- _Texto_

"""

Como en uno de los tantos juegos del Mundial de Fútbol, el gobierno trata a la Constitución nacional como si se tratara de un balón y, por tanto, le cae a patadas cuando le da la gana. Lo insólito es que para esta desgracia constitucional el Ejecutivo utilice los poderes y los ensucie como si fueran simples trapos caseros de limpieza.
Lo que más sorprende al ciudadano es que muchos de los integrantes de los otros poderes pasaron por la universidad, llevaron a cabo maestrías e incluso obtuvieron doctorados que, de alguna manera, deberían haber sembrado en ellos firmes principios que condujeran sus pasos por el buen camino de la honestidad y la justicia.
Lo que nadie puede entender es qué motiva a estos señores respetables en su trayectoria docente y en su vida privada, a lanzar por la ventana el honor y la decencia prestándose a jugarretas políticas y acciones partidistas prohibidas tajantemente por la Constitución. Cuántas veces un trabajador, un empleado, un profesor o un profesional de bien ganada fama ha renunciado a su cargo porque no comparte una medida deliberadamente maliciosa dirigida a perjudicar a alguien o que contraviene los principios básicos del honor y la verdad.
Recientemente, más de una veintena de periodistas renunciaron a sus cargos cuando se les intentó coartar su derecho al libre ejercicio e imponerle una línea política contraria a sus principios profesionales. Pero en los diversos poderes que constituyen la base constitucional del Estado no se nota un comportamiento parecido, apenas una voz o dos salvan y razonan sus votos. Del resto se pasan la carta magna por donde mejor les conviene.
Ayer, por ejemplo, un tribunal (no importa cuál porque todos son iguales en su obediencia al Poder Ejecutivo) de la zona metropolitana ordenó procesar al ex alcalde de San Cristóbal, la capital del Táchira, Daniel Ceballos, quien fue lanzado a un oscuro calabozo en una cárcel militar, como si no fuera un ser humano y no mereciera el debido respeto por ser una autoridad civil electa por los votos de los tachirenses.

"""

- _Entradas proporcionadas_
"""

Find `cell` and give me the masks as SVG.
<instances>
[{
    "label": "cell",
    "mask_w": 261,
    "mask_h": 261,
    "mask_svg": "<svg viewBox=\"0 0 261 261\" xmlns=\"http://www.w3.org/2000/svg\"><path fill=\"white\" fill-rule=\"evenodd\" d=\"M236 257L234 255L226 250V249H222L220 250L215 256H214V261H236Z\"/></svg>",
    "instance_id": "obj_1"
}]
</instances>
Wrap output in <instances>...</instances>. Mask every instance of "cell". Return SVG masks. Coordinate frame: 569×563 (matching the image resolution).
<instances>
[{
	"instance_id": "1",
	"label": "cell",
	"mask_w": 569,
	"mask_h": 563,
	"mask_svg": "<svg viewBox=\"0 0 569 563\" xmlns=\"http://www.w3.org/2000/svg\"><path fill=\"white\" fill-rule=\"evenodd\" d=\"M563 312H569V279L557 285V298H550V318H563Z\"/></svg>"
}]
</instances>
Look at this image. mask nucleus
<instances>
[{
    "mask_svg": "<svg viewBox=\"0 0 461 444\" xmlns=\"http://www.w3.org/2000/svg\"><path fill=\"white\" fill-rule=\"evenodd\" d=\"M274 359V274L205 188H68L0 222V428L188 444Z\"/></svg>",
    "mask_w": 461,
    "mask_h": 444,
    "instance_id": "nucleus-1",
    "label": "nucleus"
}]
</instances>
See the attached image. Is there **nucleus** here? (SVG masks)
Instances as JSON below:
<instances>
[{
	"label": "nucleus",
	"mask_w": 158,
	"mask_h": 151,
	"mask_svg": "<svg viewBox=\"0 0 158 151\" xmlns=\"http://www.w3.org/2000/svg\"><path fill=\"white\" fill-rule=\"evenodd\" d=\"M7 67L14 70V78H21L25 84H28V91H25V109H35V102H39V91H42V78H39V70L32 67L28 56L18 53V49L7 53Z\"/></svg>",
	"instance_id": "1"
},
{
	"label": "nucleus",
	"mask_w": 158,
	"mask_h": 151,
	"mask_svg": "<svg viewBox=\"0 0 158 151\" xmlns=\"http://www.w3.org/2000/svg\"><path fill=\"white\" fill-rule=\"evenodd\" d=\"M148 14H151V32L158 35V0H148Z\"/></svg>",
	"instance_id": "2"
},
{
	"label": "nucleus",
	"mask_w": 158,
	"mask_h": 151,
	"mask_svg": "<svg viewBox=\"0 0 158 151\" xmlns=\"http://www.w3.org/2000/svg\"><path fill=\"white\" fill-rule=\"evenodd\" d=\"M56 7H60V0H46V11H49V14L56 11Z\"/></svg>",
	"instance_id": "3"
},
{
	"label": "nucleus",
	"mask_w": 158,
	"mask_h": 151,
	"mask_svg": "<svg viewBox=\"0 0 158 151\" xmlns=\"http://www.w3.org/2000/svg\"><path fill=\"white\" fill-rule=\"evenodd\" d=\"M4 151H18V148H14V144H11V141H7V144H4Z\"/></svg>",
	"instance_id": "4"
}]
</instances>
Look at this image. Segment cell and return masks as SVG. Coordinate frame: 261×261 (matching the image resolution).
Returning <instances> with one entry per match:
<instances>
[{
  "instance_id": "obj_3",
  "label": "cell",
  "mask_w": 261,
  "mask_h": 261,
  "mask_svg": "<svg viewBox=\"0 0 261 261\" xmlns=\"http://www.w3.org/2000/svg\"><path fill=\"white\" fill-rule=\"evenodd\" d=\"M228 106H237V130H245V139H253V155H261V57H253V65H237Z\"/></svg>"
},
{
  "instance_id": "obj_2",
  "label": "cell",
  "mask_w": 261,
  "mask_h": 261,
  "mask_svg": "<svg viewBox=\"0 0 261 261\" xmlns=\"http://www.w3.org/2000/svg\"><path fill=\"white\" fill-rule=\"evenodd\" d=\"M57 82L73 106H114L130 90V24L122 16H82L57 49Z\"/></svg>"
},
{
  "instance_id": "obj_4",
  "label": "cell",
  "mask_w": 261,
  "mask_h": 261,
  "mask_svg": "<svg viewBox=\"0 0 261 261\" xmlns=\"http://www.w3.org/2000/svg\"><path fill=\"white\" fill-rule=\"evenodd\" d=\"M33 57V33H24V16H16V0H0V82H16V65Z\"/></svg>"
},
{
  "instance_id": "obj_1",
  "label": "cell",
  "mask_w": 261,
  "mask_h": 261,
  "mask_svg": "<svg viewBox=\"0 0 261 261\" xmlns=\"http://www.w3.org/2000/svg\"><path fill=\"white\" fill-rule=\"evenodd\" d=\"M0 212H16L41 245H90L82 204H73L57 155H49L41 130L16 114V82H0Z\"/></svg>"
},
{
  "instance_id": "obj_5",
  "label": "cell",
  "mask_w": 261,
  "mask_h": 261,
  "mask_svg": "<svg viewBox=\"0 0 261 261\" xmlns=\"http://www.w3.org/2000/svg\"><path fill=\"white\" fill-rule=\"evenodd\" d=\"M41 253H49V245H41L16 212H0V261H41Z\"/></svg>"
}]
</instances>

"""

- _Tareas por resolver_
**a)** Explica en una a tres oraciones, según el texto sobre la Constitución, por qué más de una veintena de periodistas renunciaron a sus cargos.
**b)** Continúa el texto sobre la Constitución a partir de su última oración.
Las entradas no tienen ningún papel en esto.

- _Resultados en orden_
**a)** Renunciaron porque se intentó coartar su derecho al libre ejercicio de su oficio. Además, se les quiso imponer una línea política contraria a sus principios profesionales.

**b)**
Ante estos atropellos, los venezolanos honestos se preguntan si las autoridades de hoy no recuerdan que en los años sesenta, los de la cuarta república, se persiguió y aplicó la justicia militar contra diputados, senadores y concejales desconociendo su condición de parlamentarios y ediles escogidos por el voto democrático.
Cabe comparar, para refrescar la memoria histórica, a fiscales, jueces, magistrados y carceleros de hoy con los de Pérez Jiménez y los de la cuarta república. Vale la pena el ejercicio porque un Estado que quiere y predica el mejor de los mundos para los venezolanos no puede adoptar las indignas prácticas del pasado. Al contrario, su deber es desterrar los procesos que ensuciaron y dañaron la esencia de esas instituciones.
Los magistrados del Tribunal Supremo deberían mirar de vez en cuando hacia el Cuartel San Carlos, que está muy cerca de la sede de nuestra máxima instancia de justicia, y jurar que nunca más un civil puede ser encerrado en una cárcel militar ni ser impedido de ejercer sus derechos como ciudadano.
Hay que recordarle a la Fiscalía y a los jueces que un privado de libertad sólo pierde la posibilidad de transitar libremente, pero sus demás derechos como ciudadano siguen incólumes. De manera que impedir las visitas, interferir en sus comunicaciones con los familiares, imposibilitar atención médica y otras medidas de coerción son absolutamente ilegales.
Además constituyen un delito flagrante que no solo debe ser castigado sino que mancha para siempre la reputación y la honorabilidad profesional y familiar de quienes incurren, a conciencia desde sus posiciones de poder, en semejante atropellos.